━━━ Fuente ━━━

Sin embargo, para mí, que nací y vivo aquí, Medellín nunca ha sido una hermana gemela. Es una ciudad fantasmagórica. Y también un terruño turbio y negroide, espeluznante, un recelo que se soporta silenciosamente, una sombra que atormenta y libera. Un destino ineludible.
Soy un lector que escribe. Aprendí a conocer y a reconocer a lo mejor y lo peor de Medellín por las novelas que la han esculcado en los últimos treinta o cuarenta años. Son pocas: mi lista –si acaso puedo hablar de lista– es breve. ¿Por qué? Ojalá supiera. Echo un vistazo al montón de novelas que transcurren acá y me estremezco: tantas que no he leído ni leeré, tantas que encapuchan el sol de Aburrá, tantas que se arrodillan ante sus ídolos menos heroicos. Tantas escritas con rencor provinciano. Tantas escritas con buenas intenciones, derecho a los infiernos. Tantas que dejo por fuera pues apenas voy a hablar de aquellas que me han marcado en el oficio y alentado mi pasión. No las encasillo por temas, ni por tonos o estilos. Tampoco las catalogo por sus visiones. Invoco su poder de invención o reinvención. Dioses y demonios de la literatura, ¡bendigan mi osadía de pretender hacer un canon no canónico de las letras de Medellín!

━━━

• _Tarea breve 1_: Ordena como lista numerada las líneas de los registros: empieza en la línea que contiene "How much distance" y termina tras la que contiene "Answer: stone building", sin incluir las líneas en blanco.
El texto y los registros no tienen relación entre sí.

━━━ Registros guardados ━━━

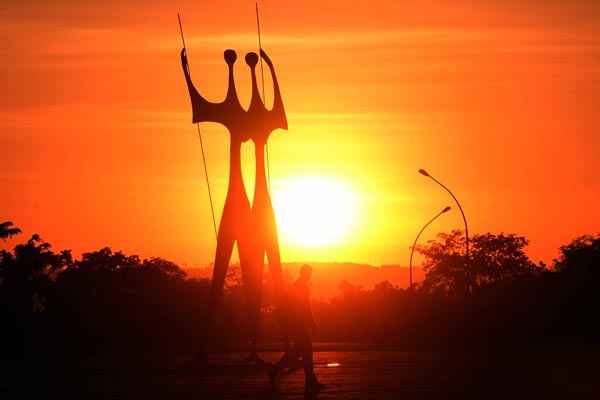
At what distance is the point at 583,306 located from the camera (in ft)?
205

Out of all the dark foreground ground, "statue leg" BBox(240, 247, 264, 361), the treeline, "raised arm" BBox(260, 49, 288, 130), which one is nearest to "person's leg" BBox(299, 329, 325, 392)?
the dark foreground ground

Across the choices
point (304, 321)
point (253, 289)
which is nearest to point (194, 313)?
point (253, 289)

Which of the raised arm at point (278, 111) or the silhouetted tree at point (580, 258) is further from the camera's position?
the silhouetted tree at point (580, 258)

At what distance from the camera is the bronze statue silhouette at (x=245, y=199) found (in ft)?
103

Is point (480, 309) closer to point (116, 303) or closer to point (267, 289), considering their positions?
point (116, 303)

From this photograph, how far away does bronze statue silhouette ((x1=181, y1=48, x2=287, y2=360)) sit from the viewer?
31.5m

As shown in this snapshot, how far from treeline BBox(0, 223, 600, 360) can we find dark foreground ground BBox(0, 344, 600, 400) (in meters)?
8.34

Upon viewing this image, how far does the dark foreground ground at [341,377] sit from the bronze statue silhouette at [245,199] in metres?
2.27

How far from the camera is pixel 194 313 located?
A: 58.9 meters

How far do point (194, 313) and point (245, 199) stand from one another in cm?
2790

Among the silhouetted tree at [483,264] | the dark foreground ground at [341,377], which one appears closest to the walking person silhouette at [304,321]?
the dark foreground ground at [341,377]

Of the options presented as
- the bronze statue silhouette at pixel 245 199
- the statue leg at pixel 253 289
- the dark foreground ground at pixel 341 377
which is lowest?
the dark foreground ground at pixel 341 377

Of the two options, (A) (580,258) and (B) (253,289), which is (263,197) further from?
(A) (580,258)

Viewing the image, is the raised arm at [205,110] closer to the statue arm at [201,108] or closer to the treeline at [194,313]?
the statue arm at [201,108]
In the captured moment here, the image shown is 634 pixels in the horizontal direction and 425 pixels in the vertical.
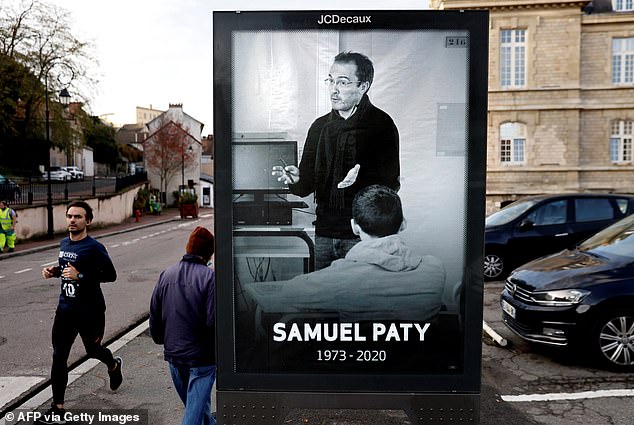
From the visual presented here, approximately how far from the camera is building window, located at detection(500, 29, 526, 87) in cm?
3033

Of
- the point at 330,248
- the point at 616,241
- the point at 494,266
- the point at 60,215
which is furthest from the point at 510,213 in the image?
the point at 60,215

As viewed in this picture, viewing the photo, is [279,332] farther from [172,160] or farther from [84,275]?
[172,160]

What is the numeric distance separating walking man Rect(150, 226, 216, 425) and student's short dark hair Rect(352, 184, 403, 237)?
1192 mm

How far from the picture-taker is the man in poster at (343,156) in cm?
289

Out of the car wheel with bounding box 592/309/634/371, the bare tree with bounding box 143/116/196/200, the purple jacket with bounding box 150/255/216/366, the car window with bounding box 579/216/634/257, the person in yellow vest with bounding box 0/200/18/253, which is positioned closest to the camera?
the purple jacket with bounding box 150/255/216/366

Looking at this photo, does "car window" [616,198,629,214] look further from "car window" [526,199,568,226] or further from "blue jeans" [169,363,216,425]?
"blue jeans" [169,363,216,425]

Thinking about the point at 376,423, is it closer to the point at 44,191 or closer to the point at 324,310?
the point at 324,310

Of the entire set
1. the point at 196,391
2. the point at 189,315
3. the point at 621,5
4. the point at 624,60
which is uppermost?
the point at 621,5

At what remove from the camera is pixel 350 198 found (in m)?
2.95

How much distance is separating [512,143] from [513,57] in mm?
4923

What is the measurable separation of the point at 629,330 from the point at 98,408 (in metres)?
5.36

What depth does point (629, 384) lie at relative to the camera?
5.23m

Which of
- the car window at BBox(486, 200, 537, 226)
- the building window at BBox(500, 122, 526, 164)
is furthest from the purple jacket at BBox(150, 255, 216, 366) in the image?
the building window at BBox(500, 122, 526, 164)

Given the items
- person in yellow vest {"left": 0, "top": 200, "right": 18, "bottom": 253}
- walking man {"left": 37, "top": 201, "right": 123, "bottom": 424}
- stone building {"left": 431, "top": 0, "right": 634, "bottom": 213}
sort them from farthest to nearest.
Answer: stone building {"left": 431, "top": 0, "right": 634, "bottom": 213}, person in yellow vest {"left": 0, "top": 200, "right": 18, "bottom": 253}, walking man {"left": 37, "top": 201, "right": 123, "bottom": 424}
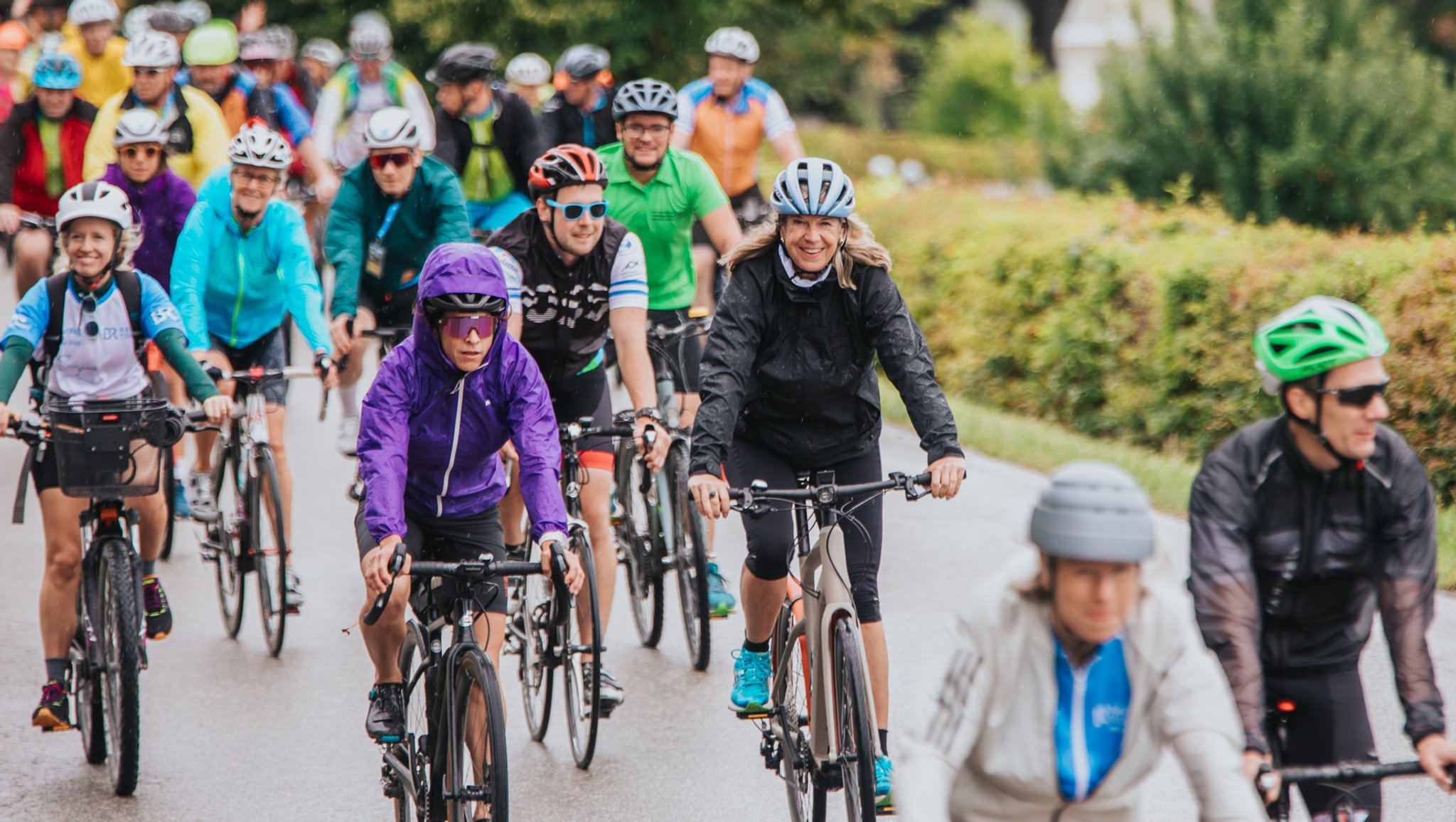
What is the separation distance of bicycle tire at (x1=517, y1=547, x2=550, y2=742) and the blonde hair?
1733mm

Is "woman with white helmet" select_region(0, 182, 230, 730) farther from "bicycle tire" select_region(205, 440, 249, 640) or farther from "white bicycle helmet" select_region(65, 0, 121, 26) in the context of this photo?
"white bicycle helmet" select_region(65, 0, 121, 26)

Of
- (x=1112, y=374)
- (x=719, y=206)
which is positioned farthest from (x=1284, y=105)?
(x=719, y=206)

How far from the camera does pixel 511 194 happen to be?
1024 cm

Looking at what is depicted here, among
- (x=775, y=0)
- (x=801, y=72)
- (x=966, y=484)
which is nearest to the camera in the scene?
(x=966, y=484)

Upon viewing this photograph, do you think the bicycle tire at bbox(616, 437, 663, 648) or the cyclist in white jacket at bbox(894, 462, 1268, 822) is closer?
the cyclist in white jacket at bbox(894, 462, 1268, 822)

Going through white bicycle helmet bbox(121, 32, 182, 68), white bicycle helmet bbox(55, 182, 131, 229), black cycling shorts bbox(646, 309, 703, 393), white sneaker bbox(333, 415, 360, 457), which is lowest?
white sneaker bbox(333, 415, 360, 457)

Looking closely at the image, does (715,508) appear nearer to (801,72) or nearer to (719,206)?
(719,206)

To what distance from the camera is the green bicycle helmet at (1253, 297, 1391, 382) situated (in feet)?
11.9

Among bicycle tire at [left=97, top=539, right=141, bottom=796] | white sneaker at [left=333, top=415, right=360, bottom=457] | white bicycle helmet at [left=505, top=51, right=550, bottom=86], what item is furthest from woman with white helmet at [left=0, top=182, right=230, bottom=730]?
white bicycle helmet at [left=505, top=51, right=550, bottom=86]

━━━

• _Tarea breve 2_: En el texto sobre las novelas de Medellín, ¿cómo se define a sí misma la persona que escribe?

• _Solución completa 1_:
1. How much distance is separating [512,143] from [513,57] in mm?
2. 4923
3. What is the measurable separation of the point at 629,330 from the point at 98,408 (in metres)?
4. 5.36
5. What depth does point (629, 384) lie at relative to the camera?
6. 5.23m
7. Which of
8. - the car window at BBox(486, 200, 537, 226)
9. - the building window at BBox(500, 122, 526, 164)
10. is furthest from the purple jacket at BBox(150, 255, 216, 366) in the image?
11. the building window at BBox(500, 122, 526, 164)
12. Given the items
13. - person in yellow vest {"left": 0, "top": 200, "right": 18, "bottom": 253}
14. - walking man {"left": 37, "top": 201, "right": 123, "bottom": 424}
15. - stone building {"left": 431, "top": 0, "right": 634, "bottom": 213}
16. sort them from farthest to nearest.
17. Answer: stone building {"left": 431, "top": 0, "right": 634, "bottom": 213}, person in yellow vest {"left": 0, "top": 200, "right": 18, "bottom": 253}, walking man {"left": 37, "top": 201, "right": 123, "bottom": 424}

• _Solución completa 2_: Como un lector que escribe.